Queda do desemprego em 2025 revela avanço do empreendedorismo e novas formas de trabalho no Brasil

Especialista destaca que crescimento do trabalho por conta própria e dos “bicos” ajuda a explicar os números positivos do mercado de trabalho

O Brasil encerrou 2025 com a menor taxa de desemprego da série histórica, segundo dados divulgados pelo IBGE. O índice refletiu um cenário de maior ocupação no país, impulsionado não apenas pela geração de empregos com carteira assinada, mas também pelo crescimento do empreendedorismo, do trabalho informal e das atividades por conta própria.

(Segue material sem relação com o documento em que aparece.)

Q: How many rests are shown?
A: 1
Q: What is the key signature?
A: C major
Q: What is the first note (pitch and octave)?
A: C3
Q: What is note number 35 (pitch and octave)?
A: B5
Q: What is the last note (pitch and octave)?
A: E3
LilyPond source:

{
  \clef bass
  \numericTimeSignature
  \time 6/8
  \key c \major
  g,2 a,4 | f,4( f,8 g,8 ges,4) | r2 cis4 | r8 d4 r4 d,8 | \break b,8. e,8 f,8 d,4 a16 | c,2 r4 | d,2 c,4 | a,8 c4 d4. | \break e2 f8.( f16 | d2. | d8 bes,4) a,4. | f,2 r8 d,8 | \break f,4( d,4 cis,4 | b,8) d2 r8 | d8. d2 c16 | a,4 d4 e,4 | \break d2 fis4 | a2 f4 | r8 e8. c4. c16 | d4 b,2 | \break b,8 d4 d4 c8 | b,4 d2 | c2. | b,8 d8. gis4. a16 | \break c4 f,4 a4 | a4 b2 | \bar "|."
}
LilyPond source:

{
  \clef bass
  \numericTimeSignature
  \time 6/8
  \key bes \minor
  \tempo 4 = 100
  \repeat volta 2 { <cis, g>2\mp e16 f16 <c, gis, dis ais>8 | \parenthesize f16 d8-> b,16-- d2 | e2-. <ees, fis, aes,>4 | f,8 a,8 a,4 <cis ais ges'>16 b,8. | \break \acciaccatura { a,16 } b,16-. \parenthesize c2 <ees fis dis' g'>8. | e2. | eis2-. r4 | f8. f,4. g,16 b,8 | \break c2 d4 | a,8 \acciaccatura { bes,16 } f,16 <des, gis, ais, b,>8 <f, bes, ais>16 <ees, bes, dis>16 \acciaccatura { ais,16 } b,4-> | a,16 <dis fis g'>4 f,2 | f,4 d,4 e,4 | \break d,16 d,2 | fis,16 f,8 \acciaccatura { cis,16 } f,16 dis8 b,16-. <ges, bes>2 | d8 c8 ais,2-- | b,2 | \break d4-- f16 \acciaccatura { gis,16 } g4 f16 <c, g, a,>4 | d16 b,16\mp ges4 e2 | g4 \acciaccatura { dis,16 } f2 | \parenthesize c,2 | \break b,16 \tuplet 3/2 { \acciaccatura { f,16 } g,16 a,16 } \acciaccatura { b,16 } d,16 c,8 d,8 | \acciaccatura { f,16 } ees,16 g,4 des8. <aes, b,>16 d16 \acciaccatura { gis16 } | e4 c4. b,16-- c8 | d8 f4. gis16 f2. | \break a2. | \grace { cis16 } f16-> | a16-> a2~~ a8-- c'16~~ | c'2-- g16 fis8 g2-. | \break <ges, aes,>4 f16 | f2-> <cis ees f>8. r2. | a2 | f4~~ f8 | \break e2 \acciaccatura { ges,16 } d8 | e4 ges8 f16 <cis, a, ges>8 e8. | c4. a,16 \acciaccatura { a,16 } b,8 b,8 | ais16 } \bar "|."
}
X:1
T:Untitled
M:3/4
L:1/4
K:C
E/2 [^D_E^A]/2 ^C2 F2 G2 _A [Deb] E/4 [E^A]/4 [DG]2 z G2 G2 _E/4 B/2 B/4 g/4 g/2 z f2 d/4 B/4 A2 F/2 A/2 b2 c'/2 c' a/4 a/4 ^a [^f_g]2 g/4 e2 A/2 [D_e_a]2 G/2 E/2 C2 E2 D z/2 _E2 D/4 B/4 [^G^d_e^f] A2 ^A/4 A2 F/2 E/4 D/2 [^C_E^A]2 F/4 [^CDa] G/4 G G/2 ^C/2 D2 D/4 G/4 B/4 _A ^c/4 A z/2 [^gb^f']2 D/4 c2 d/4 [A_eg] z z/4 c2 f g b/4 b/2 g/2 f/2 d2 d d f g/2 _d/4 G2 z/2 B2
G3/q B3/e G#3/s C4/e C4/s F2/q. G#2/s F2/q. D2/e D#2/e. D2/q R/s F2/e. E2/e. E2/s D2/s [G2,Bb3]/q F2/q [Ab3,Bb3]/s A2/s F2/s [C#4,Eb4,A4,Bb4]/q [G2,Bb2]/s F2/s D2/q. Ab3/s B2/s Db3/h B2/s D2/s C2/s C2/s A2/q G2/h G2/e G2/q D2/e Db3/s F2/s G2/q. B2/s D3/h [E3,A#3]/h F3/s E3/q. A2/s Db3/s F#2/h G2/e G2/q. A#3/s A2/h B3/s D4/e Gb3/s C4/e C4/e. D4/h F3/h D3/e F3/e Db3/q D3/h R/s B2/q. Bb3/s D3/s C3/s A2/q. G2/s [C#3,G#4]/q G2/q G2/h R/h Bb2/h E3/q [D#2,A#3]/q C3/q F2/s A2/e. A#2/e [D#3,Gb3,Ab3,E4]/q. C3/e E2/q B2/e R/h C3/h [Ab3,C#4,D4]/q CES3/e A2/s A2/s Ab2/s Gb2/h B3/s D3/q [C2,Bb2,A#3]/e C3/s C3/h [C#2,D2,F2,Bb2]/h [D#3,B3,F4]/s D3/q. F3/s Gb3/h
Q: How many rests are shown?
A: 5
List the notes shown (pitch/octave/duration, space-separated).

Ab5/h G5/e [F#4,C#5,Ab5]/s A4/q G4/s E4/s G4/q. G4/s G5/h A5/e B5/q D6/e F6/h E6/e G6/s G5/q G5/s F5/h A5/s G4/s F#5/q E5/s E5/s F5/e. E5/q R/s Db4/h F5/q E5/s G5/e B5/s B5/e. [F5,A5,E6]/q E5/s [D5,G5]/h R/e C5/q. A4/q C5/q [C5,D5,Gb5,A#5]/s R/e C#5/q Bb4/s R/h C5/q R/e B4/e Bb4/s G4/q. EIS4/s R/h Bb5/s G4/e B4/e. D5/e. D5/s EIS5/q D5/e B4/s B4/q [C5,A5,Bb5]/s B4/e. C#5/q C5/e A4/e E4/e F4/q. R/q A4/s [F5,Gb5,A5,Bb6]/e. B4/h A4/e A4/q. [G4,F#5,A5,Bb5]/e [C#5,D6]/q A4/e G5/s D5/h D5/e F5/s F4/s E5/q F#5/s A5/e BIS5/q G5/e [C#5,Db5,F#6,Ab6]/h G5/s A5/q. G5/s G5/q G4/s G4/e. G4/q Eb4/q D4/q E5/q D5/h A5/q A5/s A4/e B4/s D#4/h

De acordo com a Pesquisa Nacional por Amostra de Domicílios Contínua (Pnad Contínua), o número de pessoas ocupadas atingiu recorde ao longo do ano, enquanto a taxa de desocupação caiu para patamares inéditos. O levantamento mostra ainda que parte significativa dessa absorção da mão de obra ocorreu fora do modelo tradicional de emprego, revelando as múltiplas faces do atual mercado de trabalho brasileiro.

Para Flávio Hideo Mikami, especialista em empreendedorismo, os dados mostram uma mudança estrutural na forma como os brasileiros se inserem economicamente. “A queda do desemprego não está ligada apenas à abertura de vagas formais. Ela reflete, sobretudo, o avanço do empreendedorismo e da busca por alternativas de renda, seja por meio de pequenos negócios, trabalho autônomo ou atividades complementares”, analisa.

Segundo Mikami, esse movimento indica maior capacidade de adaptação da população às transformações do mercado. “Muitos brasileiros encontraram no empreendedorismo uma porta de entrada para a primeira ocupação ou uma saída diante da instabilidade do emprego tradicional. Isso ajuda a explicar por que os números são positivos, mesmo em um cenário econômico ainda desafiador”, afirma.

A pesquisa também aponta que o crescimento do trabalho por conta própria e dos chamados “bicos” teve papel relevante na redução do desemprego, especialmente entre jovens e pessoas em busca da primeira experiência profissional. Para o especialista, esse fenômeno exige um novo olhar das políticas públicas. “É fundamental que o empreendedor seja visto como parte estratégica da economia, com acesso a crédito, capacitação e segurança jurídica, para que esses negócios sejam sustentáveis no longo prazo”, destaca Mikami.

Apesar do avanço, o especialista faz um alerta sobre a qualidade da ocupação. “Os números são animadores, mas é preciso avaliar a estabilidade e a renda gerada por essas atividades. O desafio agora é transformar o empreendedorismo de necessidade em empreendedorismo de oportunidade”, pontua. 

Com um mercado cada vez mais diversificado, Flávio Hideo Mikami avalia que o cenário de 2025 confirma uma tendência irreversível. “O Brasil vive um momento em que o trabalho assume múltiplas formas. Entender e apoiar esse novo perfil do trabalhador é essencial para manter a trajetória de queda do desemprego nos próximos anos”, conclui.